By Christina Wilkie - 12/08/09 09:52 PM EST
Sen. Bill Nelson's (D-Fla.) online popularity has Florida political circles buzzing this week, ever since Google released its annual list of the most searched members of the Senate.
In a surprise move, Nelson, a quiet centrist, beat out household names like Majority Leader Harry Reid (D-Nev.) and presidential candidate John McCain (R-Ariz.), to earn to title of the second most searched senator on Google.
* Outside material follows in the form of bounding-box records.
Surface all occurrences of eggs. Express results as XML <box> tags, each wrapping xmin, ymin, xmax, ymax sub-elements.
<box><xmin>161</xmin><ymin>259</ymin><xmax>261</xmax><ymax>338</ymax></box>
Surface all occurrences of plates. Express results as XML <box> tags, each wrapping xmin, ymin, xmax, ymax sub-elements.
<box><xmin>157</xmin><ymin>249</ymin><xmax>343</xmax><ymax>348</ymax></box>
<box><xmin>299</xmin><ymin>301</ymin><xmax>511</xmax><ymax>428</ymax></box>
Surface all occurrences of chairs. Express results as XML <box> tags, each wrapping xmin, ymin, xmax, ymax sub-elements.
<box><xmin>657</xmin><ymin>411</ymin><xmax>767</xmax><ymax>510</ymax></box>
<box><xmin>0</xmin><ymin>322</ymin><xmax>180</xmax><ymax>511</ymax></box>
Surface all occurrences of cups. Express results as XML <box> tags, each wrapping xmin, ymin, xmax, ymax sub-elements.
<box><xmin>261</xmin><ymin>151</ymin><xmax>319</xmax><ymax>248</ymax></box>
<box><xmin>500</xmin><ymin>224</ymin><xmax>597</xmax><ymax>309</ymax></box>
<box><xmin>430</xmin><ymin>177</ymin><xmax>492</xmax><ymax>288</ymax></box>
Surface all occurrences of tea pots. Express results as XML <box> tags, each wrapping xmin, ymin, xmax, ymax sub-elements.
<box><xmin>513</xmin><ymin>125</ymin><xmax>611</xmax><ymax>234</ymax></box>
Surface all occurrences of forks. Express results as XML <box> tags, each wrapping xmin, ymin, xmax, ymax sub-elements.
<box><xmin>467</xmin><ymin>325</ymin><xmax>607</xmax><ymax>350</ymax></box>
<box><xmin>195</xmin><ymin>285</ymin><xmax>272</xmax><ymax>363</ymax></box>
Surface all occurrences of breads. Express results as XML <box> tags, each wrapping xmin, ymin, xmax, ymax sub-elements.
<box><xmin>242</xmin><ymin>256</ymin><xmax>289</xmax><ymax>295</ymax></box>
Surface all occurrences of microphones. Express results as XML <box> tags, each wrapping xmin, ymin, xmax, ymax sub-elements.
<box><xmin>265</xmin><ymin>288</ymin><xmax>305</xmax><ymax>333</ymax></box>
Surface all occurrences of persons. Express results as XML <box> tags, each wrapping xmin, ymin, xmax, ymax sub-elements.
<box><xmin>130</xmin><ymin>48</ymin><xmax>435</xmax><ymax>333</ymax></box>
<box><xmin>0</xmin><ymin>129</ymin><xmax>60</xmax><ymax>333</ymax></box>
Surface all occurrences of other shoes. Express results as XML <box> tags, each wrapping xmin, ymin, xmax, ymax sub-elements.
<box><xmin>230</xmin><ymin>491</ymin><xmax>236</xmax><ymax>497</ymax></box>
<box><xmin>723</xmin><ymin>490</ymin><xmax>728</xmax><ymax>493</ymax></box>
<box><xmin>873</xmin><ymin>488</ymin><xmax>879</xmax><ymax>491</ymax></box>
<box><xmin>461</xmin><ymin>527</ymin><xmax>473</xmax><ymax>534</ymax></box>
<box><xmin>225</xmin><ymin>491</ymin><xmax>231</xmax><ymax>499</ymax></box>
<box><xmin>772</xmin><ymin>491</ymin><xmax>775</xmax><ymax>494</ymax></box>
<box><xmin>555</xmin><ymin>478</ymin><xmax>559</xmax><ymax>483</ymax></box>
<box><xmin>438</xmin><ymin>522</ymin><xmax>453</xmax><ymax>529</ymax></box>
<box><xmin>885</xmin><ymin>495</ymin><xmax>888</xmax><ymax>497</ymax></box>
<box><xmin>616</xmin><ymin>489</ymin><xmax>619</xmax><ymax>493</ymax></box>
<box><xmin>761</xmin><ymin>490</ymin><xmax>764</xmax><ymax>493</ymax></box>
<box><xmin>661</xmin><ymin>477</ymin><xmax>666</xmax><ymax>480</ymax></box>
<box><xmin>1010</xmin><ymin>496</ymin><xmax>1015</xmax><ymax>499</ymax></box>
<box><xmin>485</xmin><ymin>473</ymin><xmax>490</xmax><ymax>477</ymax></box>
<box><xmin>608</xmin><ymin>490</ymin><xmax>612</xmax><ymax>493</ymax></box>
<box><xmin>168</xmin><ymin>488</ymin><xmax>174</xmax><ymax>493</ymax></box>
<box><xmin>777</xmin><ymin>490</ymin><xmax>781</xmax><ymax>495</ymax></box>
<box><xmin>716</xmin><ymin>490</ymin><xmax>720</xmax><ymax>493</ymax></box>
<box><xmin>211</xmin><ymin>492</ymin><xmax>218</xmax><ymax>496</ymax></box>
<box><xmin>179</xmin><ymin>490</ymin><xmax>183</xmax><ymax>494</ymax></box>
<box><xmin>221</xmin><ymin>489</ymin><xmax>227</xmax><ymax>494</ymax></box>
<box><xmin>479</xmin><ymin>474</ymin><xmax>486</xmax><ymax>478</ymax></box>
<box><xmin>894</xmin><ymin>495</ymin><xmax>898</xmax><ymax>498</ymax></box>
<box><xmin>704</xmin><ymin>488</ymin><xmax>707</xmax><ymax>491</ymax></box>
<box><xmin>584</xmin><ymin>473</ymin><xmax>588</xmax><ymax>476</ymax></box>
Only the legendary, late Ted Kennedy (D-Mass.) was searched more.
So why do Googlers love Nelson so much?
The St. Petersburg Times offers up some theories, "His passion for ridding Florida of Burmese pythons is sexy stuff, for instance," writes Adam Smith.
Or how "he has also focused on troublesome Chinese drywall." Or perhaps mistaken identity: "Maybe people were mistaking him for the higher profile moderate Democrat Ben Nelson of Nebraska."
Smith finally settles on a theory first put forth by Republican consultant Jordan Raynor: A viral YouTube video of Nelson misspeaking on the Senate floor.
"Certainly all the intercourse that I had as a military officer was the best," says the senator, "but that was not the case for a lot of our returning soldiers."